Roads of National Significance (RoNS) was a name given by the 5th National Party Government, to a programme to speed up road construction in New Zealand between 2009 and 2017.

RoNS were first announced on 20 March 2009 by Transport Minister, Steven Joyce, saying they were, "singled out as essential routes that require priority treatment". They were described as "routes that are critical to improving economic productivity and growth. . . The focus is on moving people and freight between and within these centres more safely and efficiently". Later in 2009, Prime Minister John Key, announced $11 billion in new State Highway investment over the coming decade, saying National wants to significantly improve our road network and help unclog New Zealand's growth arteries.

Between 2012 and 2015 petrol taxes and road user charges rose 9 cents a litre to pay for RoNS.  The proportion of the transport budget for new and improved state highways rose from 23.4% in 2009/2010, to 61.8% in 2011/2012. Funding for other transport, such as repairs and footpaths, fell by 26.1%. In 2013 that led to the Auditor General reporting a risk that prioritising RoNS created pressures on other road maintenance. From 2015 to 2020 average seal age rose from 6.86 to 7.96 years and average remaining seal life dropped from 2.18 to 1.23 years.

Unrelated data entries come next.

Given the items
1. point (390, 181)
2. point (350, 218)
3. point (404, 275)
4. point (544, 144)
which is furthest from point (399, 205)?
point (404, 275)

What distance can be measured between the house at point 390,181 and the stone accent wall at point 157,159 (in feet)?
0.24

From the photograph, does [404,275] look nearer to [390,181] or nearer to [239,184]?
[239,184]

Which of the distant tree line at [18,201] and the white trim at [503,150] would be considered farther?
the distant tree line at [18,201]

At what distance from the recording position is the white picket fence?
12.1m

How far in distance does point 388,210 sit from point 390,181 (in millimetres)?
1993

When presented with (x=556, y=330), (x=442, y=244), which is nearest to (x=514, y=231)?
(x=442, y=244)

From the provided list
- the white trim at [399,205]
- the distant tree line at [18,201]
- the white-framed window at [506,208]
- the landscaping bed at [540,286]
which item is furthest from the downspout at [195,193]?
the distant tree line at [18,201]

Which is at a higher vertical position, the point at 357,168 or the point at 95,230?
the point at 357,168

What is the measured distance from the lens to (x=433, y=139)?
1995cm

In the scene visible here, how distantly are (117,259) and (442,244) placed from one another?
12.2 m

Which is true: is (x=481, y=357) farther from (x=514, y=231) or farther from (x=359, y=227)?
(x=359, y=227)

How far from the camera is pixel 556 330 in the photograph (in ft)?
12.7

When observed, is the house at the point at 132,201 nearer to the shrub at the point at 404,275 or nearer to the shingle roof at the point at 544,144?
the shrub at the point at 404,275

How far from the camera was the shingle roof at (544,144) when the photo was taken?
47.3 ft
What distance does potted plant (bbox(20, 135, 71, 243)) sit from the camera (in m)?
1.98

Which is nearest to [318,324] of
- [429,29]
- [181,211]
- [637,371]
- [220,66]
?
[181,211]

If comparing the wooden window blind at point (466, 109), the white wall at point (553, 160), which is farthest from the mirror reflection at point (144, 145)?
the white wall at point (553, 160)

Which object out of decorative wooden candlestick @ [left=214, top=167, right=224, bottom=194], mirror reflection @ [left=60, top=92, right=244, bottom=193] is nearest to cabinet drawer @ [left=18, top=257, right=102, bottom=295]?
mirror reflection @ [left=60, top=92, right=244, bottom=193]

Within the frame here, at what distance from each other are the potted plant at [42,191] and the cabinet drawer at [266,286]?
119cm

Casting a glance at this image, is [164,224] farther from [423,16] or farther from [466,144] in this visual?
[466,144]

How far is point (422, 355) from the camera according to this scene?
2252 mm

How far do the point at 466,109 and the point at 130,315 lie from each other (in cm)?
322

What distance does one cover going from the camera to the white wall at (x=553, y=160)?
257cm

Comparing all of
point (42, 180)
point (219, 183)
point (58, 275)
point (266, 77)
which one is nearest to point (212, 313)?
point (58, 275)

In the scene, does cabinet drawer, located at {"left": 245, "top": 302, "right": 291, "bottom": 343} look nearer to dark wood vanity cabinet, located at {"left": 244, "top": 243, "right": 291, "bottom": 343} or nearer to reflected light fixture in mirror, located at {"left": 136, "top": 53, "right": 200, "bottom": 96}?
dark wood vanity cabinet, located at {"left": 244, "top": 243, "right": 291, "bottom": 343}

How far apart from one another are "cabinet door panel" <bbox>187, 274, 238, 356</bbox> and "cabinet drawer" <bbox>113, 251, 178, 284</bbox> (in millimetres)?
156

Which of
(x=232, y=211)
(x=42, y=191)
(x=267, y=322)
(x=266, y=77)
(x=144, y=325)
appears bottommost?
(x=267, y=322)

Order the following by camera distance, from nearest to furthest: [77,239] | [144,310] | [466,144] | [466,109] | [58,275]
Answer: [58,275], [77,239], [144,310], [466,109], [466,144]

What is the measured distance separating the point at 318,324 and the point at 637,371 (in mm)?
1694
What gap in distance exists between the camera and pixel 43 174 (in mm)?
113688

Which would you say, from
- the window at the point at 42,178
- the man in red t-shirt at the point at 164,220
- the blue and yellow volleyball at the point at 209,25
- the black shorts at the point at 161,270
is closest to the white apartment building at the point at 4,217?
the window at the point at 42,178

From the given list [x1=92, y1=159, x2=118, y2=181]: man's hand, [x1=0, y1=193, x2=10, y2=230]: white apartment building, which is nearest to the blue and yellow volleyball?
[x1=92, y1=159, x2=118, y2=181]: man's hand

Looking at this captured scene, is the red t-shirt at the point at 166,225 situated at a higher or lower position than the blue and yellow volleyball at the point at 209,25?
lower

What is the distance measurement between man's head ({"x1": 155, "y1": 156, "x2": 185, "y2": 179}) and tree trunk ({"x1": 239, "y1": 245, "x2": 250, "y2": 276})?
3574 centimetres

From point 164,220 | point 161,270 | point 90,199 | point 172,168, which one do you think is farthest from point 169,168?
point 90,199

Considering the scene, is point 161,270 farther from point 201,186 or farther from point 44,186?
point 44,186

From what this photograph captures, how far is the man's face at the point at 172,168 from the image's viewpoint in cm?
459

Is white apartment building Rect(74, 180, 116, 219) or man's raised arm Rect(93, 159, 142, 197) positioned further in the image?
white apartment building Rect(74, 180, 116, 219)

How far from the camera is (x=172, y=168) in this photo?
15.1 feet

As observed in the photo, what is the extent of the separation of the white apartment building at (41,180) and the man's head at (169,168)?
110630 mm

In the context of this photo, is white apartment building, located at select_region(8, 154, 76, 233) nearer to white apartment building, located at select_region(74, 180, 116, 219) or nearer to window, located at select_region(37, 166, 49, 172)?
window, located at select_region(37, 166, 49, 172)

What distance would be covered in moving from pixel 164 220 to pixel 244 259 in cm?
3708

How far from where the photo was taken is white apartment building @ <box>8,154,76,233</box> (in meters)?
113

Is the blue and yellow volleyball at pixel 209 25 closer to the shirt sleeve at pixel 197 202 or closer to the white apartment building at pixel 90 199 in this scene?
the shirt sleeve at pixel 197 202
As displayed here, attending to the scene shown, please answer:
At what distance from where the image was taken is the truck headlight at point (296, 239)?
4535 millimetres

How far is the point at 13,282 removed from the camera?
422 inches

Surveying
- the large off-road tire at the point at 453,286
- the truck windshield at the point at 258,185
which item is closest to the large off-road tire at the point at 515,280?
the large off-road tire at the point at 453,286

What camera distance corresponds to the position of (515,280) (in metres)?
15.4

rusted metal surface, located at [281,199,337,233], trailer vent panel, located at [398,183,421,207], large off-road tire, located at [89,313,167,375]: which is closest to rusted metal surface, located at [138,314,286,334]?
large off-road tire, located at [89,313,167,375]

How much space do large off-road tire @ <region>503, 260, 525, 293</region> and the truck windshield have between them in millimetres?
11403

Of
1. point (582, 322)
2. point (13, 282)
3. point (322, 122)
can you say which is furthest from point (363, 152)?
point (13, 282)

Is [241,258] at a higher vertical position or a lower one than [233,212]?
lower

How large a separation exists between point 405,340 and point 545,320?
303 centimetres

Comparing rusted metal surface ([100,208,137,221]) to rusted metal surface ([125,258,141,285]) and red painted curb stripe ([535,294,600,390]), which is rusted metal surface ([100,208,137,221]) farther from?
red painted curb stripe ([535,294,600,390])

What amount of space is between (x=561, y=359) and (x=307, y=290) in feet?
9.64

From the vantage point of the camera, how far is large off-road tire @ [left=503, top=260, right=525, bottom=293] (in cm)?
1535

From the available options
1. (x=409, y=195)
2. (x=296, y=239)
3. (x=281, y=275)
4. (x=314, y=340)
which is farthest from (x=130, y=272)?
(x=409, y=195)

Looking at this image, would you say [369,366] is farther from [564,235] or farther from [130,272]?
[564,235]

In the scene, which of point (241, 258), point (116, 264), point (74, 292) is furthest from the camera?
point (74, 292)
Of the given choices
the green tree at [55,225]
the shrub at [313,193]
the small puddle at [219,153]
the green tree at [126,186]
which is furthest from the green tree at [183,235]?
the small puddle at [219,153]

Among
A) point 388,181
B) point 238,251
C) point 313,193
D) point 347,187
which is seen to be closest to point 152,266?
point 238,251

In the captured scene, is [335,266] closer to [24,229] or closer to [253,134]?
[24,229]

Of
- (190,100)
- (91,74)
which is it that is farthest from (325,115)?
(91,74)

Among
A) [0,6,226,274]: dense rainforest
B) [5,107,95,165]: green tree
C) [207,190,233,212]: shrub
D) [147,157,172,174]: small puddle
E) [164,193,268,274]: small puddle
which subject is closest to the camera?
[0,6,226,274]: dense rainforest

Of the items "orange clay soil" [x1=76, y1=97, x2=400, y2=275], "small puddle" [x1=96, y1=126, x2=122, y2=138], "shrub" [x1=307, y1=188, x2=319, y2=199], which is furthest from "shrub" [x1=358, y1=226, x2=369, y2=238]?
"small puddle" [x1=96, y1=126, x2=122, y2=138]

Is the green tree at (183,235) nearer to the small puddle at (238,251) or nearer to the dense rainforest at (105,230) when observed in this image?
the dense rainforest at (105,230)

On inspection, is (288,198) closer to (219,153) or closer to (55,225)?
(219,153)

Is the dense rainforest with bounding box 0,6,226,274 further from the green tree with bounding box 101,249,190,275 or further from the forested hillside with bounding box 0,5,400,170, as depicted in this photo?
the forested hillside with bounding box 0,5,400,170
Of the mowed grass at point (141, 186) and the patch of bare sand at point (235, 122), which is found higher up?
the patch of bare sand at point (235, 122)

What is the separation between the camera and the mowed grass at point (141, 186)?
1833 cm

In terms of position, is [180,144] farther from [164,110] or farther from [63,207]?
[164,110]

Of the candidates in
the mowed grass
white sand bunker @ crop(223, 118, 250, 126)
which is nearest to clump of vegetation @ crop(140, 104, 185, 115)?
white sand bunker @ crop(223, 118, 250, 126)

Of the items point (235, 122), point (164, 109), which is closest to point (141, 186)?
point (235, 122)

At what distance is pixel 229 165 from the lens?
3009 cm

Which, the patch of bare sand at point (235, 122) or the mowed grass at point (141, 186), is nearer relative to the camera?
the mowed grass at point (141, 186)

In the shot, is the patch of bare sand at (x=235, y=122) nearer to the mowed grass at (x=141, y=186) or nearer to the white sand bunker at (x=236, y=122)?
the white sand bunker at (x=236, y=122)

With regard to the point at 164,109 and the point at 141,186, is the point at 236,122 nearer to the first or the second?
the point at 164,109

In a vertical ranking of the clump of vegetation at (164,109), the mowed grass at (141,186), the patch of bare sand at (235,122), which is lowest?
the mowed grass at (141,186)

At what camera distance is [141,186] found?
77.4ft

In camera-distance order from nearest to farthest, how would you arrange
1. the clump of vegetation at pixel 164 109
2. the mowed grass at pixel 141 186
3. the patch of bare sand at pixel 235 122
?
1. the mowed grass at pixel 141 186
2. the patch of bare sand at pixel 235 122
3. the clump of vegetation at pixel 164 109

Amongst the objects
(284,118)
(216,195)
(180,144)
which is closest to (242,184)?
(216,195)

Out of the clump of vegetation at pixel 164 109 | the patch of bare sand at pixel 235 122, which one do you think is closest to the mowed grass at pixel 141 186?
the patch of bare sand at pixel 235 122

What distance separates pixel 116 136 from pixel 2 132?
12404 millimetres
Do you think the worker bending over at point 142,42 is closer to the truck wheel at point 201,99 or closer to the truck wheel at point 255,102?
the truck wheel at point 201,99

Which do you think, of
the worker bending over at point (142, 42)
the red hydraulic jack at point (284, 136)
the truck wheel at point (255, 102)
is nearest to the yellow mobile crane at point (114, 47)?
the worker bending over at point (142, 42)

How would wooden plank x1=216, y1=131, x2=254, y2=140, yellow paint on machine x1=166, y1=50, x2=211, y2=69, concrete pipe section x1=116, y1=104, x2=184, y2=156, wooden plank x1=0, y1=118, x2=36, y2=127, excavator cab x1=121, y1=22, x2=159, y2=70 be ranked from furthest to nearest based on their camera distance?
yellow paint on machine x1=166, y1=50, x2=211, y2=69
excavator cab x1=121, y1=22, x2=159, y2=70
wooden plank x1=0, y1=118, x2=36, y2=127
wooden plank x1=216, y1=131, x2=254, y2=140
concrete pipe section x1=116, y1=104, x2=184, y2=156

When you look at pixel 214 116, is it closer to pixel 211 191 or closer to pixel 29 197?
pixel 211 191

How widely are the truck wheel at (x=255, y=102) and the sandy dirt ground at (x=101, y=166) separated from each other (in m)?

The seven RoNS projects were:

 Puhoi to Wellsford – SH1
 Completion of the Auckland Western Ring Route – SH20/16/18
 Auckland Victoria Park bottleneck – SH1
 Waikato Expressway – SH1
 Tauranga Eastern Corridor – SH2
 Wellington Northern Corridor (Levin to Wellington) – SH1
 Christchurch motorway projects

The effectiveness of RoNS has been queried, as only the second, third and fifth of these projects have been completed, though Christchurch's motorways were largely open by the end of September 2020. The Waikato Expressway is delayed till 2021, Puhoi to Wellsford until 2022, Wellington Northern Corridor's Transmission Gully till 2021 and Kapiti Expressway even later. Central Wellington sections were never started due to rejection of the Basin Reserve flyover by a Board of Inquiry in 2014, though $12m was spent on design and consenting. RoNS have also been criticised on grounds of safety, economic growth, urban planning, congestion and emissions.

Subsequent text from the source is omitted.